Privacy Policy

The Ministry of Environment, Water, and Agriculture (mewa.gov.sa) acknowledges the importance of your privacy and personal data; therefore, we are committed to keeping all information and data important to all users safe, secure, and confidential.

The privacy policy and procedures of mewa.gov.sa are subject to the Personal Data Protection Law (Royal Decree No. (M/19) dated 1443/2/9H), the key principles for the protection of personal information, and the general rules for data exchange issued by the Saudi Data and Artificial Intelligence Authority and the National Data Management Office.

The Personal Data Protection Law and its executive regulations provide the legal basis to protect your rights regarding the processing of personal data by all entities in the Kingdom, as well as all entities outside the Kingdom that process personal data related to individuals residing in the Kingdom using any means, including processing personal data online.

Our basic principles of data protection policy include the following:

  • Accountability of the entity's head (or their delegate) for the privacy policies and procedures of the data controller.
  • Transparency through the privacy notice indicating the purposes for which personal data is collected.
  • Choice and consent obtained through implicit or explicit consent regarding the collection, use, and disclosure of personal data before its collection.
  • Limiting the collection of data to the minimum necessary to achieve the purposes.
  • Strict use, retention, and destruction for the intended purpose, retaining it as long as necessary for the intended purposes or as required by laws and regulations, securely destroying it, preventing leakage, loss, theft, misuse, unauthorized access.
  • Access to data that allows any data subject to review, update, and correct their personal data.
  • Disclosure limitations on data adopted by the data subject restricting third parties for purposes stated in the privacy notice.
  • Data security by protecting personal data from leakage, damage, loss, theft, misuse, alteration, or unauthorized access, following the controls issued by the National Cybersecurity Authority and other relevant authorities.
  • Data quality after verifying its accuracy, completeness, and timeliness.
  • Monitoring the privacy policies and procedures of the data controller, compliance with them, and any inquiries, complaints, and disputes related to privacy.

The National Standards for Data Management and Personal Data Protection cover 15 areas of data management and personal data protection.
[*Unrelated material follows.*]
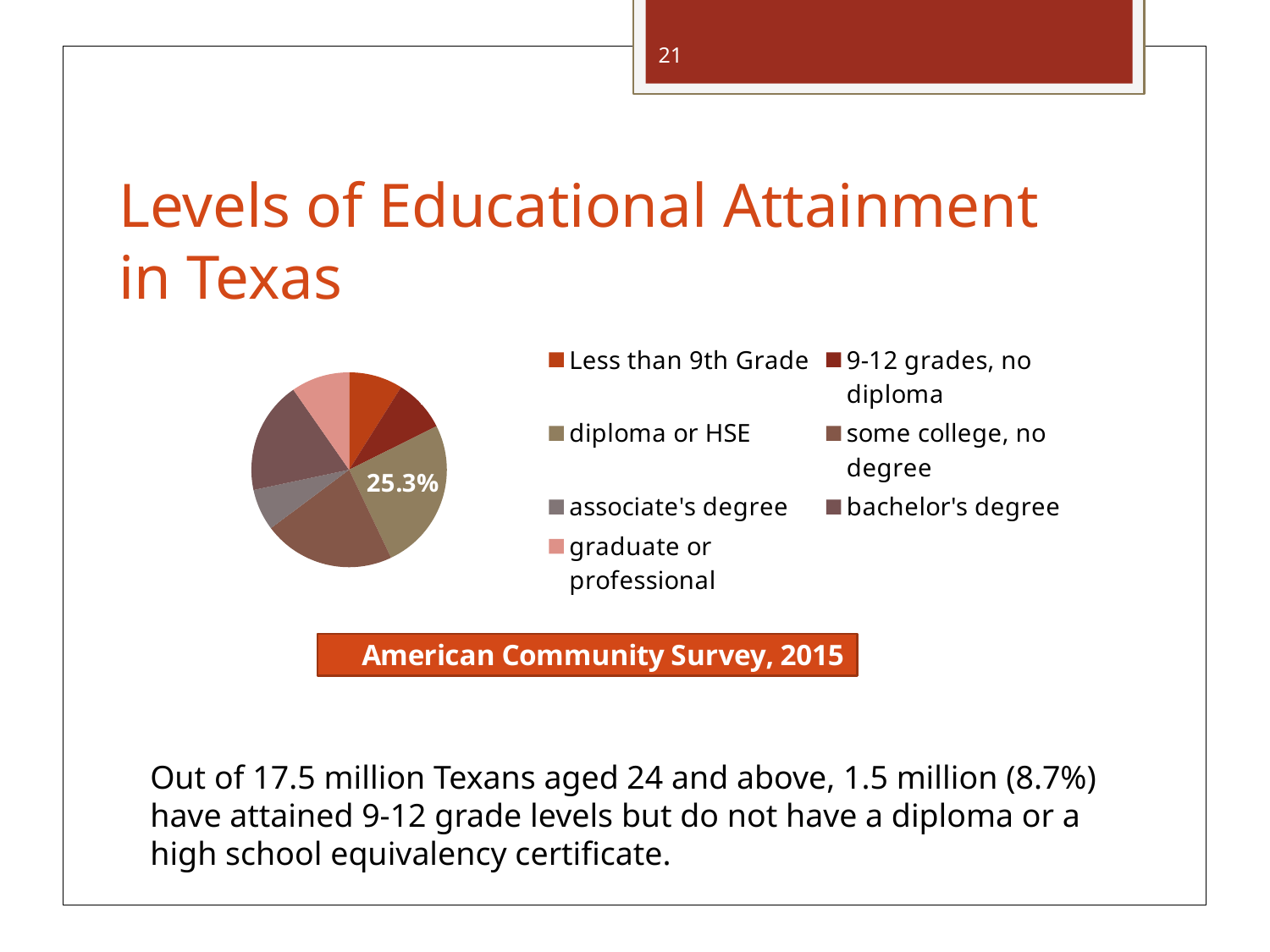
How many entries does the legend of the pie chart list? 7 Which slice is larger in the pie chart: diploma or HSE or associate's degree? diploma or HSE What data source is cited below the pie chart? American Community Survey, 2015 Which category has the largest slice in the pie chart? diploma or HSE What percentage is shown for the diploma or HSE slice of the pie chart? 25.3% Which slice is larger in the pie chart: diploma or HSE or Less than 9th Grade? diploma or HSE How many slices does the pie chart have? 7 Which slice of the pie chart has a data label printed on it? diploma or HSE Which category has the smallest slice in the pie chart? associate's degree What type of chart is shown on the slide? pie chart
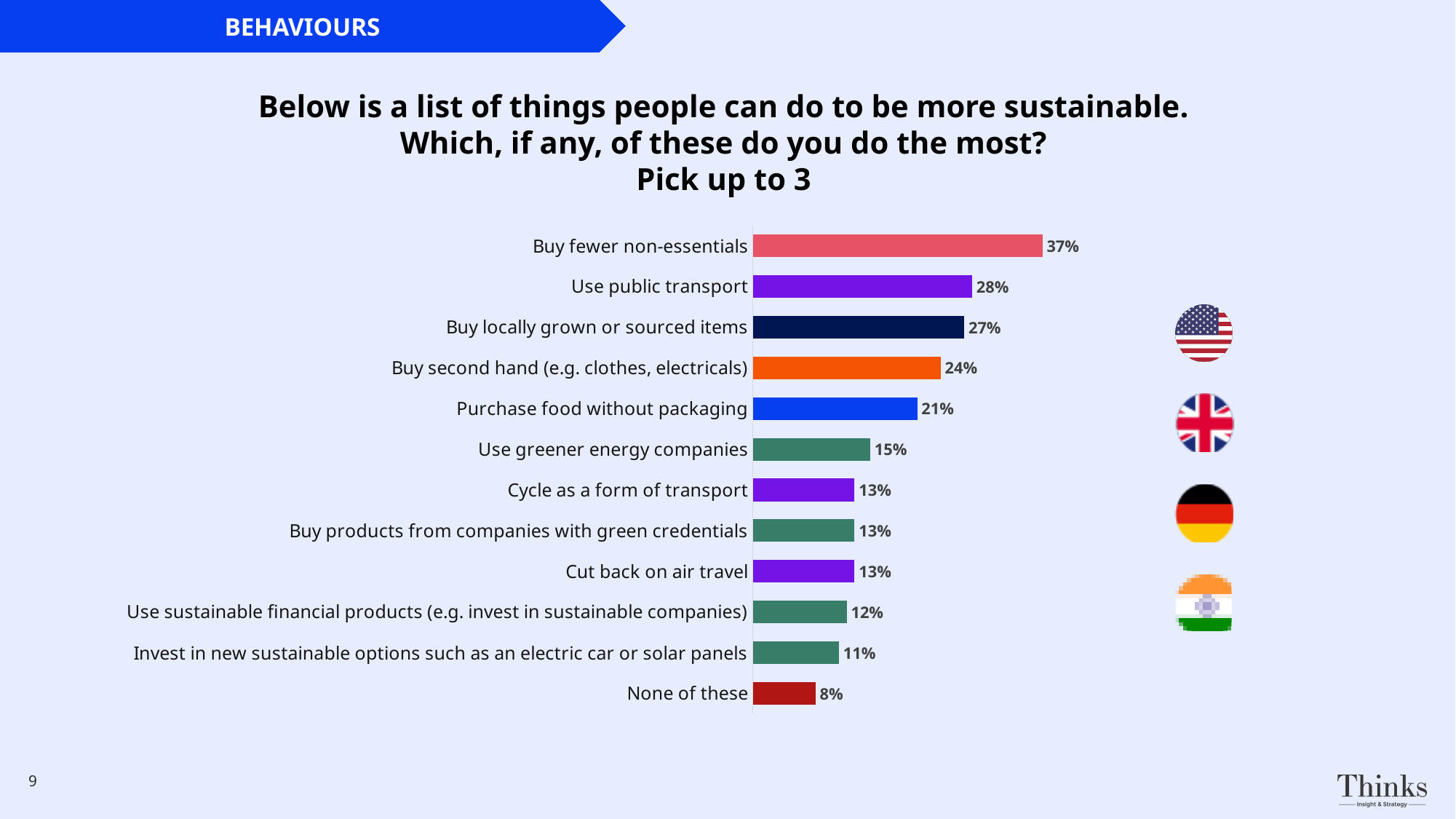
What is the difference between 'Buy fewer non-essentials' and 'Use public transport'? 9 percentage points Which behaviour has the highest percentage? Buy fewer non-essentials What is the value for 'None of these'? 8% What type of chart is shown on the slide? Bar chart What is the difference between 'Buy second hand (e.g. clothes, electricals)' and 'Use greener energy companies'? 9 percentage points What percentage of respondents said they buy fewer non-essentials? 37% How many categories are shown in the chart? 12 What percentage is shown for 'Purchase food without packaging'? 21% How many categories share the value 13%? 3 Which category has the lowest percentage? None of these Which is larger: 'Buy locally grown or sourced items' or 'Buy second hand (e.g. clothes, electricals)'? Buy locally grown or sourced items What is the value shown for 'Use public transport'? 28%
The standards apply to all government data regardless of the form or type, including paper records, email messages, electronically stored data, voice recordings, videos, maps, images, scripts, handwritten documents, or other recorded data.

The application of the provisions of the Personal Data Protection Law and its executive regulations does not diminish the jurisdiction and tasks of the National Cybersecurity Authority as a cybersecurity authority specialized in cybersecurity and its affairs in the Kingdom.